Thursday, May 26, 2011

Assignment IV: Editing Adderall

To start, the story begins with a bunch of redundant paragraphs. It says students are buying Adderall from students with a prescription for the drug a few different times with different words. It also says Adderall is used to combat ADD/ADHD 5 more times than it needs to. In addition to cutting out the redundant information about its use, I think the article should go into more depth about the drug itself. Maybe include the actual chemical compound (Adderall is dextroamphetamine and amphetamine). What the molecules do in your brain, and how prolonged use can cause the averse side-effects that were mentioned When you're interviewing a doctor, it's probably a good idea to get more than just "Adderall is a mixture of amphetamines," from him. Getting the doctor to tell you about the side effects will add credibility to the article as well (rather than a Washington faculty website).

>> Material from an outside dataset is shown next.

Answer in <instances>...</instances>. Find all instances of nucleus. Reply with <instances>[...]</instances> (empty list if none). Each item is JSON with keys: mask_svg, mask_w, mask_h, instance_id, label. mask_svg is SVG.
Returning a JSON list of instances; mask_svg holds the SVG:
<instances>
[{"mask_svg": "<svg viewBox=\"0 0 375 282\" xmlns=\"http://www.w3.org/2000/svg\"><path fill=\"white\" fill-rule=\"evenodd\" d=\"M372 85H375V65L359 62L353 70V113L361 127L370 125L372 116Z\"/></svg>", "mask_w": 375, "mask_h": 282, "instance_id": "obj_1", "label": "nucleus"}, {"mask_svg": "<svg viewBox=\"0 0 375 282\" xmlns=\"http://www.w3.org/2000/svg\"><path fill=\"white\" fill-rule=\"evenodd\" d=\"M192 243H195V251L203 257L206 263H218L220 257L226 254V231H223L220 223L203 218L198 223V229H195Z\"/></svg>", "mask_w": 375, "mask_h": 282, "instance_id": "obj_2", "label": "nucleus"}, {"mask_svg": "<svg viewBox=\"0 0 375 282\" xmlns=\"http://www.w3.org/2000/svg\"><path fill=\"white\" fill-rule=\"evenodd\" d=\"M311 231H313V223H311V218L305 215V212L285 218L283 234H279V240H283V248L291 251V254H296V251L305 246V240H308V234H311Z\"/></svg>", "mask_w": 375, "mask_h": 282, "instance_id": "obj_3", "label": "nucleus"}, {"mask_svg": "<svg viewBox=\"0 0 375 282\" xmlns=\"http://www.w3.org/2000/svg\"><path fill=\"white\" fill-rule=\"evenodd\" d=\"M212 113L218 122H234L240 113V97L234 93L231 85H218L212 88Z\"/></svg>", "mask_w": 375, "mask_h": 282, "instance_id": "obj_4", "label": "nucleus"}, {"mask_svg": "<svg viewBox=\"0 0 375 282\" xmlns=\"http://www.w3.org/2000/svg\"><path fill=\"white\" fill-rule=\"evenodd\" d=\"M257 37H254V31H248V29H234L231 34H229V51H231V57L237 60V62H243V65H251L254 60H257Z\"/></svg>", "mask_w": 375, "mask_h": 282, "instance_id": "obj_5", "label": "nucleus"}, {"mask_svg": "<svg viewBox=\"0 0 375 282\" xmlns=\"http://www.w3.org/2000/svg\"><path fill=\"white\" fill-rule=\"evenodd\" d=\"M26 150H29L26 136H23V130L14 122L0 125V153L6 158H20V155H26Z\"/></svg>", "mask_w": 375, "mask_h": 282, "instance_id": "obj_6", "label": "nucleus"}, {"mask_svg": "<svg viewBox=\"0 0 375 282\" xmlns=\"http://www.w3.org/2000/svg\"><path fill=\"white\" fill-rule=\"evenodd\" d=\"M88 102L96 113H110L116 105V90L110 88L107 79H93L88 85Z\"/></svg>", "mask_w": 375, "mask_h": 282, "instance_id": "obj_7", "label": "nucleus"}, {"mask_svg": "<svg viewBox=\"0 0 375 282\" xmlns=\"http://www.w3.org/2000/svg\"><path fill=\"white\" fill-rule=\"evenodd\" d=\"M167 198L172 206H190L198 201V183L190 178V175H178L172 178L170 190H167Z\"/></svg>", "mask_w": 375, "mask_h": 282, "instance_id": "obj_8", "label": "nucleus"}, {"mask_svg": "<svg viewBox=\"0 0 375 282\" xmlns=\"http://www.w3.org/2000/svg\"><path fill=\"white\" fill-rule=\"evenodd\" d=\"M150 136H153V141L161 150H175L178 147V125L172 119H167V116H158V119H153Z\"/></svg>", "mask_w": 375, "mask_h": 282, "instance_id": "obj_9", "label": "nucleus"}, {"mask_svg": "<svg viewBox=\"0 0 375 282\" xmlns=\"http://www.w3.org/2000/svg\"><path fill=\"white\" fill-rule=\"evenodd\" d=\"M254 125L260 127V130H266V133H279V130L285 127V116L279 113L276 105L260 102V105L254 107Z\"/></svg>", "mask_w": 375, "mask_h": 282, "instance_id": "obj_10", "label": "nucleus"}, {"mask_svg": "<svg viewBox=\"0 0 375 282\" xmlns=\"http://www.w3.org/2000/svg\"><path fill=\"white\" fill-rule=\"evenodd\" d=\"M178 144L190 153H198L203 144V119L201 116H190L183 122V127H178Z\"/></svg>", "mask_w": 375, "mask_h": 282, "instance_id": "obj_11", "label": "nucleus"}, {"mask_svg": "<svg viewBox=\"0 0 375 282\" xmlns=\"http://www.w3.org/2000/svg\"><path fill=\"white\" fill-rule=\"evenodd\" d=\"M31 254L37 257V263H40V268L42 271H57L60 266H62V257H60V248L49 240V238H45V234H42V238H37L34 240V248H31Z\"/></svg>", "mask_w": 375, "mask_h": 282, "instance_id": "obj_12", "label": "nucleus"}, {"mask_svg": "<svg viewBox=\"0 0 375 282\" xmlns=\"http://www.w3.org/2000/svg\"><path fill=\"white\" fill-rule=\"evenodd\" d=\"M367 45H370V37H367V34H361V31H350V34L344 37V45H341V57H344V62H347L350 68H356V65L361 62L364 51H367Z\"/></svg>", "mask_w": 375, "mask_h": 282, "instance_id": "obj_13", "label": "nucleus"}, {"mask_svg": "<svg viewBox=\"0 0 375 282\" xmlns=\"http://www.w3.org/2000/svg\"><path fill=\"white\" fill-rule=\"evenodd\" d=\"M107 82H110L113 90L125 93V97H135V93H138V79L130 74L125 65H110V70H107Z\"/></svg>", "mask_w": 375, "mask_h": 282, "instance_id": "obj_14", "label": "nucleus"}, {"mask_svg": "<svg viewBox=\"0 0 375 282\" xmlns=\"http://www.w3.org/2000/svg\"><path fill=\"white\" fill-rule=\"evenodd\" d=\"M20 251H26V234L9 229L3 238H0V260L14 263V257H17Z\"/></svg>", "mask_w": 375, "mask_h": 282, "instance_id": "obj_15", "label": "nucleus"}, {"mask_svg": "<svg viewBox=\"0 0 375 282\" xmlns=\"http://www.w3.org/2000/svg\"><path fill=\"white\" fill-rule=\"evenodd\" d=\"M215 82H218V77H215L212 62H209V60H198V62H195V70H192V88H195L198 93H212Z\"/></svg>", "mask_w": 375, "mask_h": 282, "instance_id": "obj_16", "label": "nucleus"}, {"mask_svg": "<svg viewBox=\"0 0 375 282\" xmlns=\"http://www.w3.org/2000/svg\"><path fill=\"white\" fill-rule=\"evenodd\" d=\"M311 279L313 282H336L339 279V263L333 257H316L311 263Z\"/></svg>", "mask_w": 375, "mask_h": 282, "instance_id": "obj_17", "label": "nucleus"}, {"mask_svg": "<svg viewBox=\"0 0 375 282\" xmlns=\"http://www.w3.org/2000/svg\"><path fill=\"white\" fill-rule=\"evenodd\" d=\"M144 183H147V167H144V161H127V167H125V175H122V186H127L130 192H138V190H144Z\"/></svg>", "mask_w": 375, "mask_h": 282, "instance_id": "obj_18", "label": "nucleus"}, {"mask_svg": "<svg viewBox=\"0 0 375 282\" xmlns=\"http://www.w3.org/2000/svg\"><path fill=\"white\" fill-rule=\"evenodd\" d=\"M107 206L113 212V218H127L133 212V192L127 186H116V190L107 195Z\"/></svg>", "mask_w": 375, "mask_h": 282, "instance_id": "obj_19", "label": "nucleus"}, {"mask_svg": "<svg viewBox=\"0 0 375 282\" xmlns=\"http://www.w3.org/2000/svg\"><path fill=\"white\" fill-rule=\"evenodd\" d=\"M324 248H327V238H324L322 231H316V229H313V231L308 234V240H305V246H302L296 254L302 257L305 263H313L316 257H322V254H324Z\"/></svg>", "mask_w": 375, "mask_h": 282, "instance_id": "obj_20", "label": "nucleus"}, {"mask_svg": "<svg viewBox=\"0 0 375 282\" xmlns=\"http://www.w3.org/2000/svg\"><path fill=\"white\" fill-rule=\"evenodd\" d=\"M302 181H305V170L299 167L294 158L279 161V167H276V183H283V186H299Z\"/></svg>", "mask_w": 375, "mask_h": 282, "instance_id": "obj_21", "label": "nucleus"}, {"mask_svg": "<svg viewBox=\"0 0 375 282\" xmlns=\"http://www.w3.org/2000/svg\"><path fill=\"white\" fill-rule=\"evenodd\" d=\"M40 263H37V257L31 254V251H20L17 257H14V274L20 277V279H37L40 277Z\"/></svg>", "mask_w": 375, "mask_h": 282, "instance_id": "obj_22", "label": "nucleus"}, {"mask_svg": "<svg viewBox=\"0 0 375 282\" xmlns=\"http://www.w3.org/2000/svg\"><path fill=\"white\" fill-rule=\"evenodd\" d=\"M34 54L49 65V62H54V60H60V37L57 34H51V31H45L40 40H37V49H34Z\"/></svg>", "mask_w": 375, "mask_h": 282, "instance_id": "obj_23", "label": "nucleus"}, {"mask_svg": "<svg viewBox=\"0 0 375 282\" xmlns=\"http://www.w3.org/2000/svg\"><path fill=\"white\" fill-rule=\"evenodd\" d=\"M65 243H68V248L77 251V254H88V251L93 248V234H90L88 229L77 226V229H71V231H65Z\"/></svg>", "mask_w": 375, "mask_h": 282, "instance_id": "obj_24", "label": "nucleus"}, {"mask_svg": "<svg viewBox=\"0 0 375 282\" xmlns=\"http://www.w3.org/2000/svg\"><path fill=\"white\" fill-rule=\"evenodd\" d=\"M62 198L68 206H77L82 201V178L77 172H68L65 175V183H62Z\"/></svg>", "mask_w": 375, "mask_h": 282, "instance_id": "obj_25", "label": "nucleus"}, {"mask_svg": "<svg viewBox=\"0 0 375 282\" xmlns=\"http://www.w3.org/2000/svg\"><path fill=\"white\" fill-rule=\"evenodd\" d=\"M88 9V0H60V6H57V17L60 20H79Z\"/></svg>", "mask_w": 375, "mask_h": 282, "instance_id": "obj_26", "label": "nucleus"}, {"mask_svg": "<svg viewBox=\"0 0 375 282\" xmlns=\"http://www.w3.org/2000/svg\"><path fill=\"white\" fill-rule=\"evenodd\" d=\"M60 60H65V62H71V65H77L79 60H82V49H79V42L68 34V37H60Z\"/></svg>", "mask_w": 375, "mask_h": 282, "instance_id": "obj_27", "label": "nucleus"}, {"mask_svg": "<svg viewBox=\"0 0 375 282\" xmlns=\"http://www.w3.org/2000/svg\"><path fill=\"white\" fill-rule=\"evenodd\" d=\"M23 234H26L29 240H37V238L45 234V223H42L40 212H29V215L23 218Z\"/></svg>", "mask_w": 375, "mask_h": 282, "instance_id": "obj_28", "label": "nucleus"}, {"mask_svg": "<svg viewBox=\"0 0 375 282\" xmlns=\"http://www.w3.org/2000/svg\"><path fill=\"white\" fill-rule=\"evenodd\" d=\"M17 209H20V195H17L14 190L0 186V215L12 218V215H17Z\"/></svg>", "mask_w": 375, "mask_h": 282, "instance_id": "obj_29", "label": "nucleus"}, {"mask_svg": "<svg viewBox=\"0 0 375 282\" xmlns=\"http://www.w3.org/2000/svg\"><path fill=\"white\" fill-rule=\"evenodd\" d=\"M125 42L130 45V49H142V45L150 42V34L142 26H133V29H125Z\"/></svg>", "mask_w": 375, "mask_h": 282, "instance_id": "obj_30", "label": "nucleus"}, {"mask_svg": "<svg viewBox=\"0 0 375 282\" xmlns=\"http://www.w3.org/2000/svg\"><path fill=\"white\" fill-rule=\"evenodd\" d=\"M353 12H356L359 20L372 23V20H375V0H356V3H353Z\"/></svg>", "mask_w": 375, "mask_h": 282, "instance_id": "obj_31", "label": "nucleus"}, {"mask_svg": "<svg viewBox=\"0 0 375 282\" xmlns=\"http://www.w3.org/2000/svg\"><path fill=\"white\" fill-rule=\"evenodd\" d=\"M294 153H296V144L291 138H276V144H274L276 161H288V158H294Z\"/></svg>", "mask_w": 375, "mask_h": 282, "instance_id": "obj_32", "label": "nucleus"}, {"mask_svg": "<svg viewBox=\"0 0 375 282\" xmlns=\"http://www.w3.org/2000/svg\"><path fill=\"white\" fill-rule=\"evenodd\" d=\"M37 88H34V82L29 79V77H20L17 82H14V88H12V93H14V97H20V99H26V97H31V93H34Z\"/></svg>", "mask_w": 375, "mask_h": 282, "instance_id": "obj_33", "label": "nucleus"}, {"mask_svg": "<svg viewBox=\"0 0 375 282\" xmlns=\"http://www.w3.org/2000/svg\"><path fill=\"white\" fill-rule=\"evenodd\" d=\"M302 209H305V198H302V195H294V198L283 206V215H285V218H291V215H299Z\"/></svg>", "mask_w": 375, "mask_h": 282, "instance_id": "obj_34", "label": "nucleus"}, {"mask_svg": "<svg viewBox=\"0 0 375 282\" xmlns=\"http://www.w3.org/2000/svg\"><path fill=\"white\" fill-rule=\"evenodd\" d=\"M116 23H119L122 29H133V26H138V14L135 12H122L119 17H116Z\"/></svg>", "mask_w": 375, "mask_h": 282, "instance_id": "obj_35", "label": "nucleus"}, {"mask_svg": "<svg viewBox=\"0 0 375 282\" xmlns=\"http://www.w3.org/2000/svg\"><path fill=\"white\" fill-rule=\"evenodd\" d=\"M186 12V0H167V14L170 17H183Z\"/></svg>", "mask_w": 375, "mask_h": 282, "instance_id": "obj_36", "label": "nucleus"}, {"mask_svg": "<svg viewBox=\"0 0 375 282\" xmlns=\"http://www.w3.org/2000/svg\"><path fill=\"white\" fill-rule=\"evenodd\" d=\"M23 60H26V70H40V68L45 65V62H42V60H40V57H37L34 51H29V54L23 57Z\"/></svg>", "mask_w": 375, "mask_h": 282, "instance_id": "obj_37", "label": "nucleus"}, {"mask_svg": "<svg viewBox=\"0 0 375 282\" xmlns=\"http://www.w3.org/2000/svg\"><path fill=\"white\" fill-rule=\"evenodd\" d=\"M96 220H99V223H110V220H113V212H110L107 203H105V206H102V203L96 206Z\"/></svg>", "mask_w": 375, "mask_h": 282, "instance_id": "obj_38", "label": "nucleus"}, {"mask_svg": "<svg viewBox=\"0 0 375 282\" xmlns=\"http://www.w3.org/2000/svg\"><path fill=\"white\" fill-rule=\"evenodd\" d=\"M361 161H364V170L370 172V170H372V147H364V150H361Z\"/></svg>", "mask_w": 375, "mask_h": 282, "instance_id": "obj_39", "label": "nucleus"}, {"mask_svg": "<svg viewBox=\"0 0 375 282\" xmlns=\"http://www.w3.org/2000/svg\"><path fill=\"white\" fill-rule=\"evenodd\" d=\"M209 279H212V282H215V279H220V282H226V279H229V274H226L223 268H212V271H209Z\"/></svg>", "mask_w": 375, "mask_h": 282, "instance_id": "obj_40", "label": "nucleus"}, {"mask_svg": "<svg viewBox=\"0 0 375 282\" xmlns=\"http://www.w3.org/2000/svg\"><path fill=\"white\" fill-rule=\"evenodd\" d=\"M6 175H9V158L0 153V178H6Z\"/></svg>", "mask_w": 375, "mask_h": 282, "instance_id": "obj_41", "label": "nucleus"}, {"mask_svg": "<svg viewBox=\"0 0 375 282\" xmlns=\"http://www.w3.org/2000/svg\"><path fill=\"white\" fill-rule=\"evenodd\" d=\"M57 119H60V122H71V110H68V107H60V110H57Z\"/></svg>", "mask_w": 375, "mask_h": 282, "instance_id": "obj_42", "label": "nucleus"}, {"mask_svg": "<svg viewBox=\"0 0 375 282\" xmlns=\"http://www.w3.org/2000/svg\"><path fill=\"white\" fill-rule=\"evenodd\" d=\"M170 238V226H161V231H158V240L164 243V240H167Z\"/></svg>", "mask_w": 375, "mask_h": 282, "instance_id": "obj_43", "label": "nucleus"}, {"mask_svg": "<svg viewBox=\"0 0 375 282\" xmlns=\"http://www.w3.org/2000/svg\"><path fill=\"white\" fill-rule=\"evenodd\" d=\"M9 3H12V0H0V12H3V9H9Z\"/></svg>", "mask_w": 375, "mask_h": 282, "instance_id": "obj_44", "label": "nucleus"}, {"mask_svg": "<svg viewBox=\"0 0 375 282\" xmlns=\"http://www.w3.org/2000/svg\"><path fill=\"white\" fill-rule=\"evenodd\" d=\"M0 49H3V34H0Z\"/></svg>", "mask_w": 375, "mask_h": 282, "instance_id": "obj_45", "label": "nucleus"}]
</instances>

At the end of the story, the reporter botches the story in my opinion. He says Adderall is being abused at WSU and will continue. The whole article is spent saying it's a problem, and then the last quote makes it seem like it's not such a big deal, that the abuse of a prescription drug isn't as bad as others. I think it was good that the reporter got someone else's side of the argument, but I think it was too abrupt. Either insert that argument higher in the article, or flesh it out beyond one disruptive quote at the end of the paper.

Also, I don't think the reporter should have tried to explain the effects of the drug (as he tried to do many times). Saying "Adderall works as an energy enhancer" would be more credible if attributed to a real source.

I think the reporter should have spoken to Police as well, and maybe got their take on the abuse, penalties and regularity of the abuse.